Lesson 4: Take advantage of opportunities to learn more. Below, I’ve listed an upcoming conference held in September, dedicated to CRE. Also, you will find a brief list of resources by some of the top evaluators writing about CRE and utilizing CRE to the fullest.

CREA 2014: Forging Alliances for Action: Culturally Responsive Evaluation and Assessment Across Fields of Practice

  • September 18 – 20, 2014
  • Oak Brook, Illinois – Hosted by the College of Education, University of Illinois at Urbana-Champaign

Bledsoe, K.L. & Hopson, R.K. (2008).  Conducting ethical research in underserved communities.  P.Ginsberg & D. M. Mertens (Eds.).  The Handbook of Social Research Ethics.  Thousand Oaks, CA:  Sage.

Hopson, R.K., Kirkhart, K.E., & Bledsoe, K.L. (2012).  Decolonizing evaluation in a developing world:  Implications and cautions for equity-focused evaluations.  In Segone, M. (Ed.). Evaluation for equitable development results (pp. 59-83).  NY: UNICEF.

SenGupta, S., Hopson, R., & Thompson-Robinson, M. (2004).
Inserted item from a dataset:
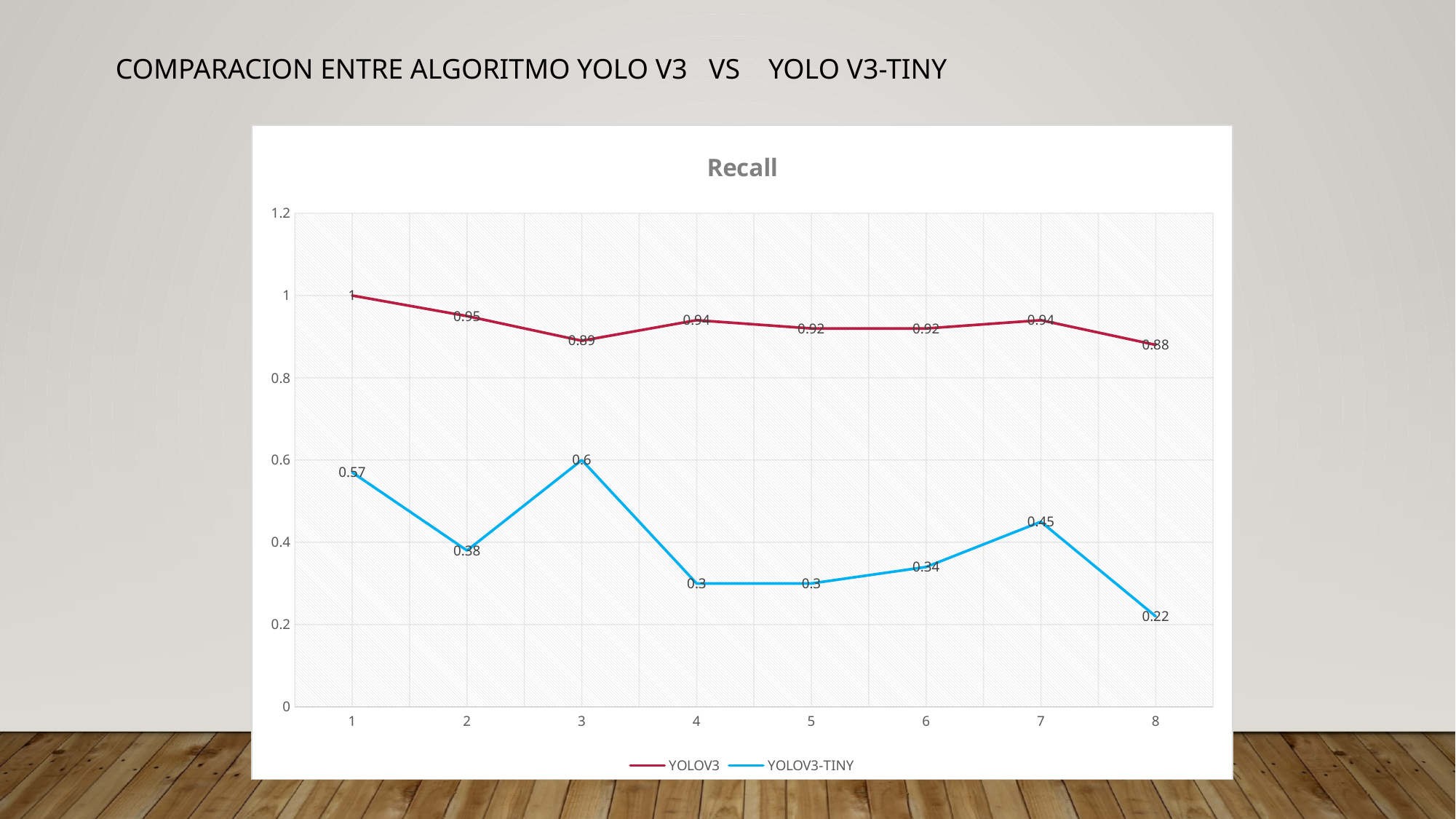
What is the difference between the YOLOV3 and YOLOV3-TINY Recall values at point 4? 0.64 At which point does YOLOV3-TINY reach its lowest Recall value? 8 What is the title of the chart? Recall What is the Recall value for YOLOV3-TINY at point 8? 0.22 Which series has the higher Recall value at point 2, YOLOV3 or YOLOV3-TINY? YOLOV3 What is the Recall value for YOLOV3-TINY at point 3? 0.6 What is the Recall value for YOLOV3 at point 1? 1 What is the Recall value for YOLOV3 at point 8? 0.88 At which point does YOLOV3 reach its highest Recall value? 1 What kind of chart is shown on the slide? Line chart How many series does the legend list? 2 How many points are plotted along the x axis for each series? 8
Cultural competence in evaluation: An overview. In M. Thompson-Robinson, R. Hopson & S. SenGupta (Eds.),In search of cultural competence in evaluation: Toward principles and practices, New Directions for Evaluation, No. 102 (pp. 5-19). San Francisco: Jossey-Bass

Stokes, H., Chaplin, S., Dessouky, S., Aklilu, L., & Hopson, R. (2011).  Serving marginalized populations through culturally responsive evaluation. Diaspora, Indigenous, and Minority Education., 5(3), 167-177.


(CRE Framework Graphic:

Rodney Hopson with the support of Elizabeth Kahl, Syracuse University,

adapted from Frierson, et.al, 2002)

FINAL NOTE: Keep in mind that there are no steps to incorporating CRE into your work. Rather it is a new way of thinking and approaching your work that requires you to be more critical and make more conscientious efforts. It may take time, but even the smallest effort can make a big impact for you, your organization and most importantly, the people you serve.